— start of Exercise input —

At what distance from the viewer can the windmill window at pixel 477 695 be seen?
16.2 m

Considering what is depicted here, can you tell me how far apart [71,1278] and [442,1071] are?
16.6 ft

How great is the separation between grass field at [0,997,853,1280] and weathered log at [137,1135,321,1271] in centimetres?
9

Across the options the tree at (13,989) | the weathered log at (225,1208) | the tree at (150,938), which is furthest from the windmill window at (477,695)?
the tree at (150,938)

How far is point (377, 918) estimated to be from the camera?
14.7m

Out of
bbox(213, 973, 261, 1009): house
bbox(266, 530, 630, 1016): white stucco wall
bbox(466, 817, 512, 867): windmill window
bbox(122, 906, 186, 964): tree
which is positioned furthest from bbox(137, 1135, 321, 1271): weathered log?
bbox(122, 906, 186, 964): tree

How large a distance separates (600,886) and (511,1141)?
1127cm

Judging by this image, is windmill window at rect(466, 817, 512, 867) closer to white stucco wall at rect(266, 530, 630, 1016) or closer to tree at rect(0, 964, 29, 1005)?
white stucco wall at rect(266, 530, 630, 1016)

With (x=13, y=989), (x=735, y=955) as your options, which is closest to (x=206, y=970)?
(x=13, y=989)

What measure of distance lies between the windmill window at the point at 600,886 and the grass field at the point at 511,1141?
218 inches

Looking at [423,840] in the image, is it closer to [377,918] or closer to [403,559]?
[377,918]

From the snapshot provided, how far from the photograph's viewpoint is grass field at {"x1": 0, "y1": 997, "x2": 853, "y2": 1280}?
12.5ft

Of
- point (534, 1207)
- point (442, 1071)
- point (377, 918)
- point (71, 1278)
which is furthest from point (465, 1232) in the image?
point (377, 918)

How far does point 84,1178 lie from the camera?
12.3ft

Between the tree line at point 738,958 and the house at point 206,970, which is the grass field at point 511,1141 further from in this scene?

— end of Exercise input —

- [The exercise]: Reproduce the entries above exactly.

- [Finished answer]:
At what distance from the viewer can the windmill window at pixel 477 695 be seen?
16.2 m

Considering what is depicted here, can you tell me how far apart [71,1278] and [442,1071] are?
16.6 ft

How great is the separation between grass field at [0,997,853,1280] and weathered log at [137,1135,321,1271] in centimetres?
9

Across the options the tree at (13,989) | the weathered log at (225,1208) | the tree at (150,938), which is furthest from the windmill window at (477,695)?
the tree at (150,938)

How far is point (377, 918) estimated to be from the camera?
14.7m

Out of
bbox(213, 973, 261, 1009): house
bbox(266, 530, 630, 1016): white stucco wall
bbox(466, 817, 512, 867): windmill window
bbox(122, 906, 186, 964): tree
which is positioned furthest from bbox(137, 1135, 321, 1271): weathered log?
bbox(122, 906, 186, 964): tree

How large a distance separates (600,886) and (511,1141)?
1127cm

Judging by this image, is windmill window at rect(466, 817, 512, 867) closer to white stucco wall at rect(266, 530, 630, 1016) or closer to tree at rect(0, 964, 29, 1005)?
white stucco wall at rect(266, 530, 630, 1016)

With (x=13, y=989), (x=735, y=955) as your options, which is closest to (x=206, y=970)?
(x=13, y=989)

What measure of distance lies between the windmill window at the point at 600,886 and the grass field at the point at 511,1141?
218 inches

Looking at [423,840] in the image, is it closer to [377,918] or closer to [403,559]?
[377,918]

From the snapshot provided, how far from the photograph's viewpoint is grass field at {"x1": 0, "y1": 997, "x2": 853, "y2": 1280}?
12.5ft

Of
- point (534, 1207)
- point (442, 1071)
- point (377, 918)
- point (71, 1278)
which is furthest from point (465, 1232) in the image?
point (377, 918)

How far does point 84,1178 lie from the camera?
12.3ft

Between the tree line at point 738,958 and the house at point 206,970, which is the grass field at point 511,1141 further from in this scene?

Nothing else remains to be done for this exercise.